• _TEXTE À LIRE_
_ _ _

Je vivrai demain ma 20e rentrée scolaire et je suis excité comme si c’était encore la toute première. Lunch préparé. Beaux souliers neufs près de la porte. Sac à dos rempli de fournitures scolaires ordonnées qui le seront trop peu longtemps. Chambre propre. Vêtements pour le matin déjà choisis et empilés proprement. Probables difficultés à m’endormir plus tard. À chaque automne, le retour des bonnes habitudes. À chaque automne, l’arrivée de nouvelles résolutions. À chaque automne, la même routine. À chaque début du mois d’octobre, tout est déjà “flushé” aux toilettes. On va essayer que ça perdure, surtout le gym, qui est rendu plus que nécessaire. Et l’intention de faire toutes ses lectures avec assiduité.
Moi, ce qui me frappe dans la rentrée de cette année, puisque j’ai été à l’UQAM à chaque jour la semaine dernière et que certains programmes, comme le droit par exemple, commencent une semaine avant la fête du Travail, c’est à quel point je suis rendu une vieille “picouille” dans la communauté étudiante. Il me semble que tout récemment, j’étais le nouvel étudiant gêné, pas trop sûr de où je devais aller, qui se promenait avec son horaire et sa “map” des locaux à la main. Maintenant un habitué de l’UQAM, à quelques années du titre très peu convoité de Van Wilder de la place, je me surprends à rire un peu de ces nouveaux avec des sacs à dos clairement trop lourds pour eux qui arrivent nettement trop tard à la cafétéria pour espérer y trouver une table libre pour dîner. Et pourtant, j’étais comme ça moi aussi! Les années passent vite, je suis rendu le gars qui a l’air 10 ans plus vieux que les nouveaux. Un monsieur (quel mot laid à écrire sachant comment il se prononce!).

_ _ _

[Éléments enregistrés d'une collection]
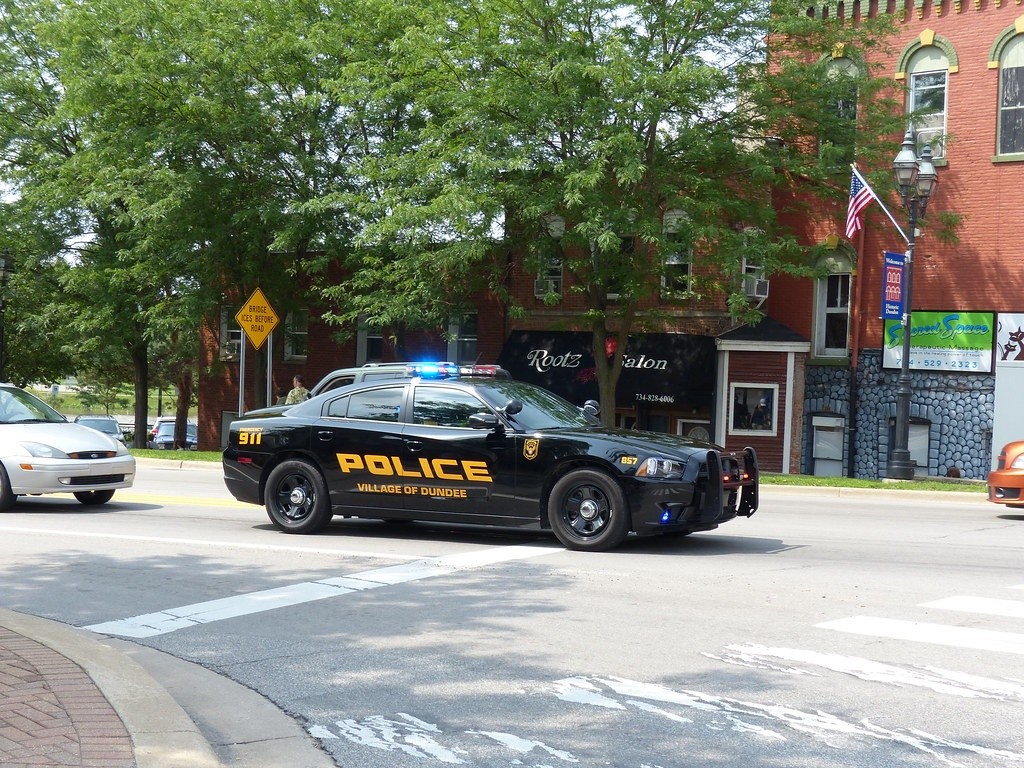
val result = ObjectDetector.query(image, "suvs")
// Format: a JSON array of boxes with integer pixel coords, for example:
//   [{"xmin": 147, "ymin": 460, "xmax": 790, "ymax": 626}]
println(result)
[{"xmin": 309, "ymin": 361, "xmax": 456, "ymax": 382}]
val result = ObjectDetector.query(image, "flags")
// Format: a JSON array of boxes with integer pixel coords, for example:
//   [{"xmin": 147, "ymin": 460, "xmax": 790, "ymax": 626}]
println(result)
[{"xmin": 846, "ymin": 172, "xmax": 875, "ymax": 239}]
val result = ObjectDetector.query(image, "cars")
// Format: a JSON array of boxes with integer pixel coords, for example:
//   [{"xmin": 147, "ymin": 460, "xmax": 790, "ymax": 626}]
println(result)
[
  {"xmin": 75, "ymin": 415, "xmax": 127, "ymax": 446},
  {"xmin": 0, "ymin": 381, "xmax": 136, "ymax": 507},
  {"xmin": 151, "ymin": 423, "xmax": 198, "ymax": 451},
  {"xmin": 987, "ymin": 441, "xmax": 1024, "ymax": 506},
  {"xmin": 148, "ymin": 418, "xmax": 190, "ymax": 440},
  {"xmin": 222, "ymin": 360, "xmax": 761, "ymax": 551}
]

_ _ _

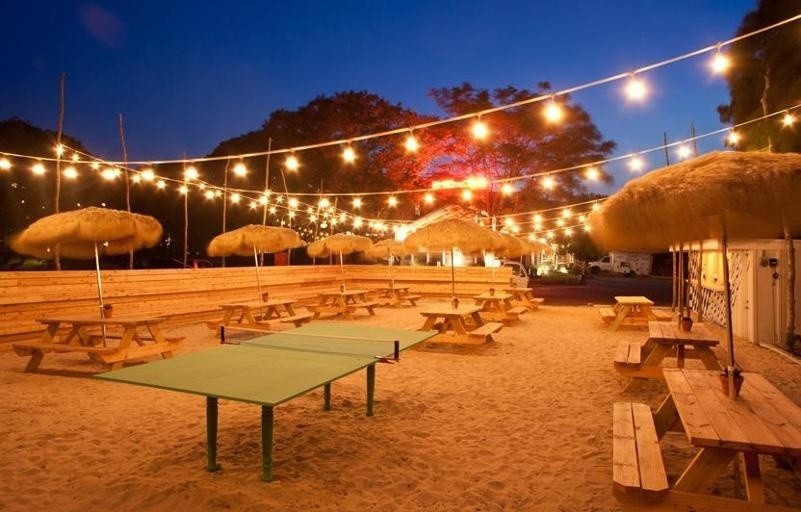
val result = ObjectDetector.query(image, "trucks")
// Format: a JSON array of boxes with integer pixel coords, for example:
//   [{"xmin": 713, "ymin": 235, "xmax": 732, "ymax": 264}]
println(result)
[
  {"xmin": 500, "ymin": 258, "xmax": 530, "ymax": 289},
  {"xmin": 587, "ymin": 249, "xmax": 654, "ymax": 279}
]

_ _ _

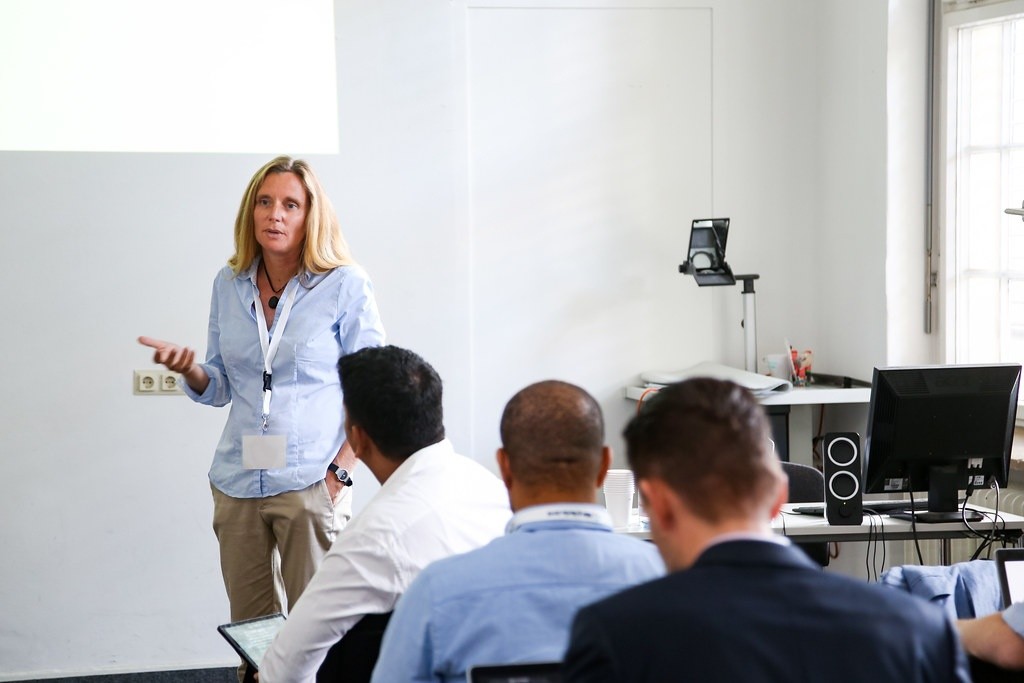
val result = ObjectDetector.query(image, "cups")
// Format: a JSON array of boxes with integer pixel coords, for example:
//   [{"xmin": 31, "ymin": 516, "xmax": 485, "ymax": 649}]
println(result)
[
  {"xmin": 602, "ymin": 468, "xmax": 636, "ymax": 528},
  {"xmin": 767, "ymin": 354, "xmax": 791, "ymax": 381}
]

_ _ _

• _QUESTIONS À TRAITER_
**a)** Recopiez le passage du texte sur la rentrée allant de « Je vivrai demain » à « lectures avec assiduité. ».
**b)** Relevez tous les mots que le texte sur la rentrée place entre guillemets.
**c)** Reprenez le texte sur la rentrée là où il s'arrête et poursuivez-le.
Le matériel n'intervient d'aucune façon ici.

• _RÉSULTATS DES TÂCHES_
**a)**
Je vivrai demain ma 20e rentrée scolaire et je suis excité comme si c’était encore la toute première. Lunch préparé. Beaux souliers neufs près de la porte. Sac à dos rempli de fournitures scolaires ordonnées qui le seront trop peu longtemps. Chambre propre. Vêtements pour le matin déjà choisis et empilés proprement. Probables difficultés à m’endormir plus tard. À chaque automne, le retour des bonnes habitudes. À chaque automne, l’arrivée de nouvelles résolutions. À chaque automne, la même routine. À chaque début du mois d’octobre, tout est déjà “flushé” aux toilettes. On va essayer que ça perdure, surtout le gym, qui est rendu plus que nécessaire. Et l’intention de faire toutes ses lectures avec assiduité.

**b)** flushé, picouille, map

**c)**
Un autre truc qui me plaît aux rentrées, ce sont les initiations. Festives, bruyantes, colorées, elles mettent beaucoup de vie dans l’université pour cette première semaine. Je vivrai moi-même une initiation cette semaine, et contrairement à mon ancien programme de science politique, qui festoyait une seule journée une semaine trop tard (mais toute une!), la faculté de communication fait la fête de mardi à vendredi, avec costumes pour compléter le tableau. Je ne suis pas un fana des costumes, alors je vais me présenter avec des vêtements aux couleurs de mon équipe, et j’ajouterai peut-être des morceaux en cours de route. Chaque programme de communication représente un Pokémon avec un nom modifié (droits d’auteurs obligent); alors les Butterfree de journalisme s’appellent les Plotterfree. Et il y a plusieurs activités d’organisées à l’horaire, le tout semble vraiment amusant et bien structuré. Ça promet!
Ce qui m’excite davantage, ce sont mes nouveaux cours de journalisme qui commencent dès demain matin. J’ai bien hâte de voir à quoi ça va ressembler, puisque, malheureusement, les plans de cours ne sont pas disponibles à l’avance sur Internet. On va s’en reparler.
D’ici là, je vais aller vérifier mon cadran 10 fois avant d’essayer de m’endormir tranquille. Et me préparer mentalement à ne pas trouver de stationnement proche de la station Cartier et à crever de chaleur et être toujours debout dans le métro surpeuplé jusqu’aux vacances de Noël.
Bonne rentrée à tous ceux que ça concerne!